**Your task**
Reproduce every line of the records below verbatim, leaving out the pictures.

* Start *

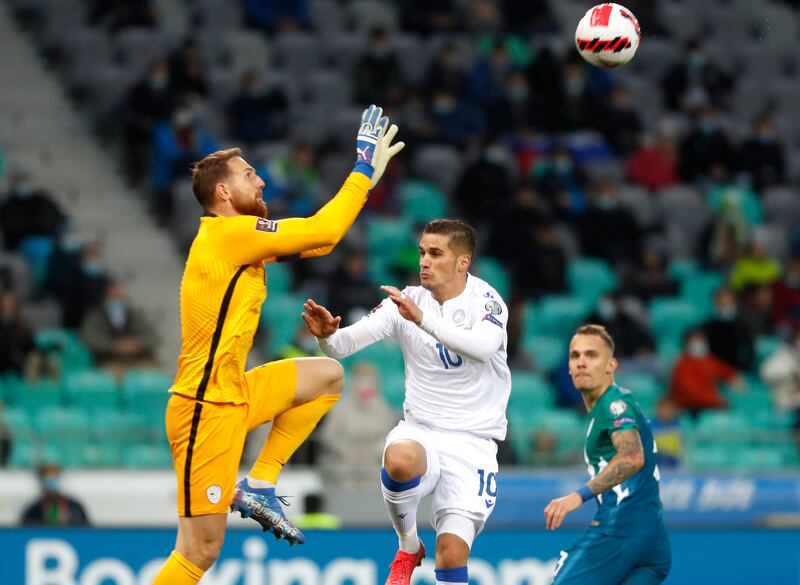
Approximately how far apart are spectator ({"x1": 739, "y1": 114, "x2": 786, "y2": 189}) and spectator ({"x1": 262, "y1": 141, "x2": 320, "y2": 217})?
19.6ft

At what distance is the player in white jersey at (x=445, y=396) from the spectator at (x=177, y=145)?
8.54 meters

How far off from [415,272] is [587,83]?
4490 mm

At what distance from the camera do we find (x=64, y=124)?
18.5 metres

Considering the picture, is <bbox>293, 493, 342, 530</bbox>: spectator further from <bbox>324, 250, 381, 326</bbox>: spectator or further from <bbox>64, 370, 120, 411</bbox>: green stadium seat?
<bbox>324, 250, 381, 326</bbox>: spectator

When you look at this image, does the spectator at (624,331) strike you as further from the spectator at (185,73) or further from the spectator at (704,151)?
the spectator at (185,73)

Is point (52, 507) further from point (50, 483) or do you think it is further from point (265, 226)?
point (265, 226)

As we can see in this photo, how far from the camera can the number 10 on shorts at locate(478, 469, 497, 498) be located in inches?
329

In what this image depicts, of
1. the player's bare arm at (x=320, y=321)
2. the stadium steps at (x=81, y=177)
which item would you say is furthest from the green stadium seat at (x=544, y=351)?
the player's bare arm at (x=320, y=321)

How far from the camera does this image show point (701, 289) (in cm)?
1820

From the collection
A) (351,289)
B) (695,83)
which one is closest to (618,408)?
(351,289)

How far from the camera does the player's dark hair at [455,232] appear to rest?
824cm

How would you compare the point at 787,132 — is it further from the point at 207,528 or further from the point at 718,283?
the point at 207,528

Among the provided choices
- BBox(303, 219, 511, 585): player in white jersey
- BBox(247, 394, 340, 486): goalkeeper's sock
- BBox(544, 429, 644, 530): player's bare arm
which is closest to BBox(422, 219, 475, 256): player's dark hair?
BBox(303, 219, 511, 585): player in white jersey

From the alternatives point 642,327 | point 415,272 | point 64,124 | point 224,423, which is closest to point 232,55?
point 64,124
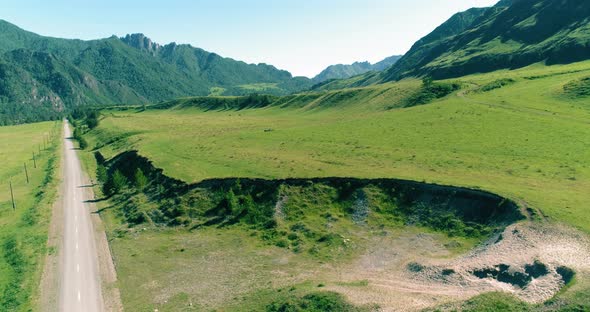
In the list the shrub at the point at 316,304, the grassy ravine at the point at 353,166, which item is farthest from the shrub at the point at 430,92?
the shrub at the point at 316,304

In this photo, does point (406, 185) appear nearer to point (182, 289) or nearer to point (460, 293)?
point (460, 293)

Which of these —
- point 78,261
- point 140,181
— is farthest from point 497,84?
point 78,261

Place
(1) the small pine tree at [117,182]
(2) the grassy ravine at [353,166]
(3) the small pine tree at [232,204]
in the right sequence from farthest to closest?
1. (1) the small pine tree at [117,182]
2. (3) the small pine tree at [232,204]
3. (2) the grassy ravine at [353,166]

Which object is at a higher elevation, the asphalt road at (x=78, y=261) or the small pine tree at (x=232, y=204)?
the small pine tree at (x=232, y=204)

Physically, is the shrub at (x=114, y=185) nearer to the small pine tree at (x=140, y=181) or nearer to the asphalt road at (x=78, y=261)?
the small pine tree at (x=140, y=181)

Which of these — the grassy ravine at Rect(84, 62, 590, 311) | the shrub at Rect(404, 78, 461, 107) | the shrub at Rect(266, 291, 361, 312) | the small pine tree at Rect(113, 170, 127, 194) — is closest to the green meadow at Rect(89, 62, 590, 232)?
the grassy ravine at Rect(84, 62, 590, 311)

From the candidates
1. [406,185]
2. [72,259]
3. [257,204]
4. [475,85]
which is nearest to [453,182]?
[406,185]
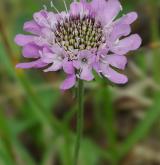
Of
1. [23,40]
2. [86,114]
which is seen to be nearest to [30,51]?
[23,40]

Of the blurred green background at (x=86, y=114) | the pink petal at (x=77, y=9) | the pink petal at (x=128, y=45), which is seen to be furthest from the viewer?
the blurred green background at (x=86, y=114)

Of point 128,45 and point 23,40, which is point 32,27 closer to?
point 23,40

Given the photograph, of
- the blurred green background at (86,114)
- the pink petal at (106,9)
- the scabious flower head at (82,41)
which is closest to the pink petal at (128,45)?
the scabious flower head at (82,41)

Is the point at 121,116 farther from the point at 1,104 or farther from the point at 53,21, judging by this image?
the point at 53,21

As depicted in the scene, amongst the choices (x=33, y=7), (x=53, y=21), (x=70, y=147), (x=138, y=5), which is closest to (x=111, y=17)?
(x=53, y=21)

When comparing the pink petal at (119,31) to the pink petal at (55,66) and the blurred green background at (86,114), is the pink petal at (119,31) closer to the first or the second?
the pink petal at (55,66)

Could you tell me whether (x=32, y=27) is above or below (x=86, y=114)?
above
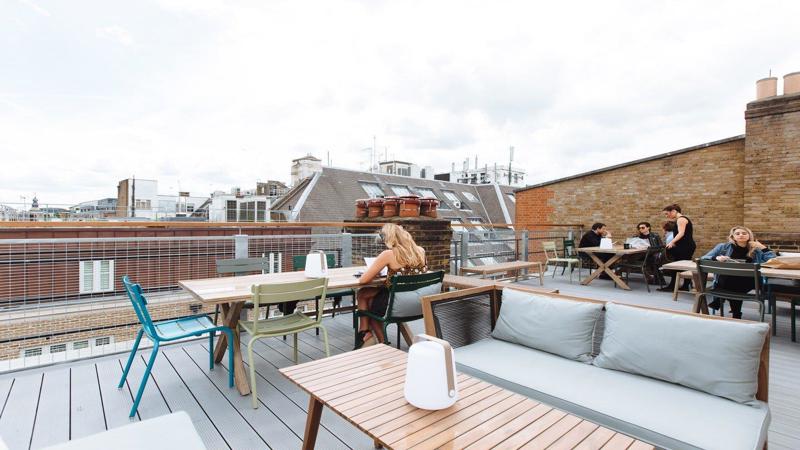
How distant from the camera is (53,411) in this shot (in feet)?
7.82

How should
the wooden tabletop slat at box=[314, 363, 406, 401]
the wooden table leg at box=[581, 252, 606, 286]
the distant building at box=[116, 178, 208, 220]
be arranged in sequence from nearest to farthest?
the wooden tabletop slat at box=[314, 363, 406, 401] → the wooden table leg at box=[581, 252, 606, 286] → the distant building at box=[116, 178, 208, 220]

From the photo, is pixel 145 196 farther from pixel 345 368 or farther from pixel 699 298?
pixel 699 298

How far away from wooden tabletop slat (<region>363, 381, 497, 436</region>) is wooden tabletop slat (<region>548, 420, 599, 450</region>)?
344 mm

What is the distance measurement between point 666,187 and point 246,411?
941cm

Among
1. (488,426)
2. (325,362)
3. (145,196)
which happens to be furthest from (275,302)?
(145,196)

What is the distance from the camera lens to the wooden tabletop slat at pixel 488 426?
1135mm

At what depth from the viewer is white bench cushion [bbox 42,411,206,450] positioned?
1270mm

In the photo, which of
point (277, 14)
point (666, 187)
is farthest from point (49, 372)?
point (666, 187)

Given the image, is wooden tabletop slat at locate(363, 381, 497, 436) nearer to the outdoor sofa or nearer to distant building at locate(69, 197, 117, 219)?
the outdoor sofa

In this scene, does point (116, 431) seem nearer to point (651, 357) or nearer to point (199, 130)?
point (651, 357)

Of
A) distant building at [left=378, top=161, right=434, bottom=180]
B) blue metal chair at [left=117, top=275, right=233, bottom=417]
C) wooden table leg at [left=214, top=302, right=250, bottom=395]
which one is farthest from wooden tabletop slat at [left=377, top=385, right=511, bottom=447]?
distant building at [left=378, top=161, right=434, bottom=180]

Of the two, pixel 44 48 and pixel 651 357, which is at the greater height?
pixel 44 48

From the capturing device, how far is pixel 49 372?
117 inches

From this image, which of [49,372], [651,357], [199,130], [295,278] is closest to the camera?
[651,357]
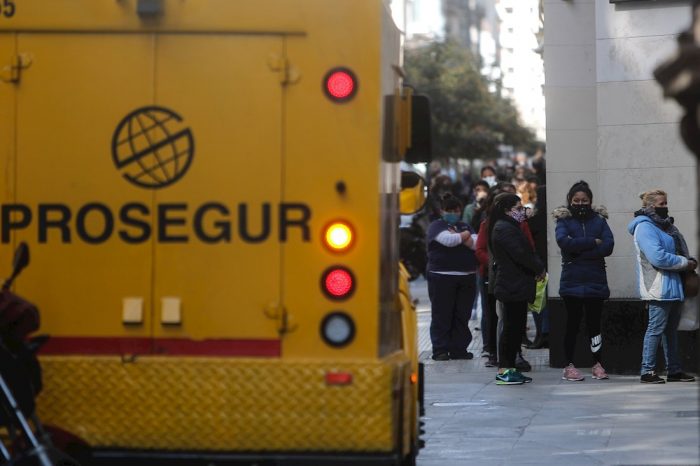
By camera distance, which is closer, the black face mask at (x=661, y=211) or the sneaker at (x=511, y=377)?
the black face mask at (x=661, y=211)

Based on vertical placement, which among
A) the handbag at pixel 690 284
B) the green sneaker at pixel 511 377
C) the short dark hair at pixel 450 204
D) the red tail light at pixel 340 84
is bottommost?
the green sneaker at pixel 511 377

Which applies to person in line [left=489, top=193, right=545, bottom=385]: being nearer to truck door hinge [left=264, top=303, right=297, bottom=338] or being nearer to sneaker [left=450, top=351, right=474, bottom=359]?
sneaker [left=450, top=351, right=474, bottom=359]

* End *

**The answer**
Approximately how far apart are spectator ({"x1": 739, "y1": 114, "x2": 786, "y2": 189}) and spectator ({"x1": 262, "y1": 141, "x2": 320, "y2": 217})?
19.6ft

At what distance is the player in white jersey at (x=445, y=396) from the spectator at (x=177, y=145)?
8.54 meters

How far off from [415,272] is [587,83]?
4490 mm

At what distance from the camera do we find (x=64, y=124)?
18.5 metres

Considering the picture, is <bbox>293, 493, 342, 530</bbox>: spectator further from <bbox>324, 250, 381, 326</bbox>: spectator or further from <bbox>64, 370, 120, 411</bbox>: green stadium seat?
<bbox>324, 250, 381, 326</bbox>: spectator

When you look at this image, does the spectator at (624,331) strike you as further from the spectator at (185,73) or further from the spectator at (704,151)?
the spectator at (185,73)

Is point (52, 507) further from point (50, 483) or do you think it is further from point (265, 226)?
point (265, 226)

As we can see in this photo, how far from the camera can the number 10 on shorts at locate(478, 469, 497, 498) be located in inches?
329

In what this image depicts, of
1. the player's bare arm at (x=320, y=321)
2. the stadium steps at (x=81, y=177)
which item would you say is furthest from the green stadium seat at (x=544, y=351)?
the player's bare arm at (x=320, y=321)

How far from the camera does this image show point (701, 289) (in cm)?
1820

From the collection
A) (351,289)
B) (695,83)
which one is closest to (618,408)?
(351,289)

How far from the camera does the player's dark hair at [455,232] appear to rest?
824cm

How would you compare the point at 787,132 — is it further from the point at 207,528 or further from the point at 718,283?
the point at 207,528

Among the provided choices
- BBox(303, 219, 511, 585): player in white jersey
- BBox(247, 394, 340, 486): goalkeeper's sock
- BBox(544, 429, 644, 530): player's bare arm
which is closest to BBox(422, 219, 475, 256): player's dark hair?
BBox(303, 219, 511, 585): player in white jersey

From the alternatives point 642,327 | point 415,272 | point 64,124 | point 224,423, which is closest to point 232,55?
point 64,124
In the list the shrub at the point at 316,304, the grassy ravine at the point at 353,166, which item is farthest from the shrub at the point at 430,92?
the shrub at the point at 316,304

In this photo, does point (406, 185) appear nearer to point (182, 289) or nearer to point (460, 293)?
point (460, 293)

Which of these —
- point 78,261
- point 140,181
— is farthest from point 497,84?
point 78,261

Place
(1) the small pine tree at [117,182]
(2) the grassy ravine at [353,166]
(3) the small pine tree at [232,204]
in the right sequence from farthest to closest?
1. (1) the small pine tree at [117,182]
2. (3) the small pine tree at [232,204]
3. (2) the grassy ravine at [353,166]

Which object is at a higher elevation, the asphalt road at (x=78, y=261) or the small pine tree at (x=232, y=204)?
the small pine tree at (x=232, y=204)

Physically, is the shrub at (x=114, y=185) nearer to the small pine tree at (x=140, y=181) or nearer to the asphalt road at (x=78, y=261)?
the small pine tree at (x=140, y=181)

Which of these — the grassy ravine at Rect(84, 62, 590, 311) | the shrub at Rect(404, 78, 461, 107) | the shrub at Rect(266, 291, 361, 312) | the small pine tree at Rect(113, 170, 127, 194) — is closest to the green meadow at Rect(89, 62, 590, 232)?
the grassy ravine at Rect(84, 62, 590, 311)

From the candidates
1. [406,185]
2. [72,259]
3. [257,204]
4. [475,85]
which is nearest to [453,182]?
[406,185]
Of
1. [23,40]
2. [86,114]
which is seen to be nearest to [30,51]?
[23,40]

Of the blurred green background at (x=86, y=114) | the pink petal at (x=77, y=9) | the pink petal at (x=128, y=45), which is seen to be furthest from the viewer?
the blurred green background at (x=86, y=114)

Of point 128,45 and point 23,40, which is point 32,27 closer to?
point 23,40

Given the photograph, of
- the blurred green background at (86,114)
- the pink petal at (106,9)
- the scabious flower head at (82,41)
which is closest to the pink petal at (128,45)?
the scabious flower head at (82,41)

Is the point at 121,116 farther from the point at 1,104 or farther from the point at 53,21, judging by this image?
the point at 53,21

As depicted in the scene, amongst the choices (x=33, y=7), (x=53, y=21), (x=70, y=147), (x=138, y=5), which is closest to (x=111, y=17)?
(x=53, y=21)

When comparing the pink petal at (119,31) to the pink petal at (55,66) and the blurred green background at (86,114), is the pink petal at (119,31) closer to the first or the second?
the pink petal at (55,66)

Could you tell me whether (x=32, y=27) is above or below (x=86, y=114)?
above
How distant from the camera is (53,411) in this shot (in feet)?
7.82

How should
the wooden tabletop slat at box=[314, 363, 406, 401]
the wooden table leg at box=[581, 252, 606, 286]
the distant building at box=[116, 178, 208, 220]
be arranged in sequence from nearest to farthest?
the wooden tabletop slat at box=[314, 363, 406, 401] → the wooden table leg at box=[581, 252, 606, 286] → the distant building at box=[116, 178, 208, 220]

From the photo, is pixel 145 196 farther from pixel 345 368 or farther from pixel 699 298?
pixel 699 298

How far away from wooden tabletop slat (<region>363, 381, 497, 436</region>) is wooden tabletop slat (<region>548, 420, 599, 450</region>)?
344 mm

What is the distance measurement between point 666,187 and point 246,411?
941cm

Among
1. (488,426)
2. (325,362)
3. (145,196)
which happens to be furthest from (275,302)?
(145,196)

What is the distance from the camera lens to the wooden tabletop slat at pixel 488 426?
1135mm

At what depth from the viewer is white bench cushion [bbox 42,411,206,450] positioned?
1270mm

In the photo, which of
point (277, 14)
point (666, 187)
is farthest from point (49, 372)?
point (666, 187)

Given the image, is wooden tabletop slat at locate(363, 381, 497, 436) nearer to the outdoor sofa or nearer to distant building at locate(69, 197, 117, 219)?
the outdoor sofa

In this scene, does point (116, 431) seem nearer to point (651, 357) or nearer to point (199, 130)?
point (651, 357)

Of
A) distant building at [left=378, top=161, right=434, bottom=180]
B) blue metal chair at [left=117, top=275, right=233, bottom=417]
C) wooden table leg at [left=214, top=302, right=250, bottom=395]
which one is farthest from wooden tabletop slat at [left=377, top=385, right=511, bottom=447]?
distant building at [left=378, top=161, right=434, bottom=180]

Of the two, pixel 44 48 and pixel 651 357, which is at the greater height?
pixel 44 48

From the capturing device, how far is pixel 49 372?
117 inches

From this image, which of [49,372], [651,357], [199,130], [295,278] is closest to the camera?
[651,357]
By camera distance, which is closer, the black face mask at (x=661, y=211) or the sneaker at (x=511, y=377)?
the black face mask at (x=661, y=211)

Based on vertical placement, which among
A) the handbag at pixel 690 284
B) the green sneaker at pixel 511 377
C) the short dark hair at pixel 450 204
D) the red tail light at pixel 340 84
is bottommost?
the green sneaker at pixel 511 377

Which applies to person in line [left=489, top=193, right=545, bottom=385]: being nearer to truck door hinge [left=264, top=303, right=297, bottom=338] or being nearer to sneaker [left=450, top=351, right=474, bottom=359]?
sneaker [left=450, top=351, right=474, bottom=359]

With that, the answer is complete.